In her black work pants and straw sandal vamps

Slim, with shoulders drooping

Along an embankment of blossoming chestnut flowers

She knew what there was to know

Of the in and outs and the seasons of work

Of fertilizers and plant breeding

In her discussions with those concerned

Of the causes of the year's rice blight

She showed translucent tact

Worthy of making into a talkie

While perched on the levee between tar-black seedling beds

Ostentatiously flinging aside bundle after bundle

Of chestnut tree and other branches

Who could have imagined that the big bloated monk

Who sent out his postcard to me today

Proceeding to get roaring drunk in his padded kimono

Could have given life to such a young woman

I asked the way to the house of this celebrated Buddhist monk

At the root of the mountain and a farmer who knew him said

"He's renown for his gambling and his unrefined home brew"
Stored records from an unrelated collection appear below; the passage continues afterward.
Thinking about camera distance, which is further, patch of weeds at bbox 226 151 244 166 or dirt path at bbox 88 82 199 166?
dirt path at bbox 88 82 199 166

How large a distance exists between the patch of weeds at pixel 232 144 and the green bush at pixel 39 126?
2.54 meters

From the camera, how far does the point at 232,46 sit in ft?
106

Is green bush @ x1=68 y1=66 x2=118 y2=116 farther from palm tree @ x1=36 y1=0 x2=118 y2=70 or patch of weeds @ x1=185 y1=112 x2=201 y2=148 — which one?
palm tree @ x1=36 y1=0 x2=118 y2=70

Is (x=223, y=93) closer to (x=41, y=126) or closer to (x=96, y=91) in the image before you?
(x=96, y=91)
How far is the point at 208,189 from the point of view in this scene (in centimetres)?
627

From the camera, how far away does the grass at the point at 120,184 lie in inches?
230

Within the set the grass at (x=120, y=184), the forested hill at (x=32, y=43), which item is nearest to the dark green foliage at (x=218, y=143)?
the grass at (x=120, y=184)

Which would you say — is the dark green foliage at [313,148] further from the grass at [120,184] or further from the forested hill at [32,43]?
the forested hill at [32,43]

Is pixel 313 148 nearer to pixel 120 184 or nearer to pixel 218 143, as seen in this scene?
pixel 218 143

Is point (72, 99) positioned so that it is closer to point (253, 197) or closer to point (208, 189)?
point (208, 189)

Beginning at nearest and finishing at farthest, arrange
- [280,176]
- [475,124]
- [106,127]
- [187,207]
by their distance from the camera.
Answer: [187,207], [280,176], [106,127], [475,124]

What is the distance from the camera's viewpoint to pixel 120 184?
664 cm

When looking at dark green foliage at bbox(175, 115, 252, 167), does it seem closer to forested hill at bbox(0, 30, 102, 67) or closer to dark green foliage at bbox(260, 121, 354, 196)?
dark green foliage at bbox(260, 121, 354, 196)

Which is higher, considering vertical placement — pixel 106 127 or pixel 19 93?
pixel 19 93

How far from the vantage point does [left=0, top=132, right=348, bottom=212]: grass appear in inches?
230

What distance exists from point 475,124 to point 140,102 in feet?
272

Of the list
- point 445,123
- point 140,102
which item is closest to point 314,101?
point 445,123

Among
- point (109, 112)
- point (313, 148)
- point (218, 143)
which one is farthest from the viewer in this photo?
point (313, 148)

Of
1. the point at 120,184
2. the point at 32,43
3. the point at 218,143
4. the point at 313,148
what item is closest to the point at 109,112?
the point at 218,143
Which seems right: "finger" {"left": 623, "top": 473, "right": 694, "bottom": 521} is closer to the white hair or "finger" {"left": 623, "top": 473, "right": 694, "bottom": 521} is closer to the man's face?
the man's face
The bad relations among villagers came as a surprise to me

He was a gambler all right

His complexion and the extra-long wrinkles on his cheeks

Told you that he spent his nights in his little storehouse

Possessed by an uncommon excitement

The house was propped

On a grassy slope as pretty as a park

At the base of a huge pine mountain

Girded by pitch black cedars

Boasting what looked like a two-storey temple gate

And a whitewashed storehouse

Its persimmon and pear trees were radiant

But all that was stripped bone-white from the inside out

The monk wrote, "Yearly planting took place with all due care

Yet several years of sick crop resulted annually"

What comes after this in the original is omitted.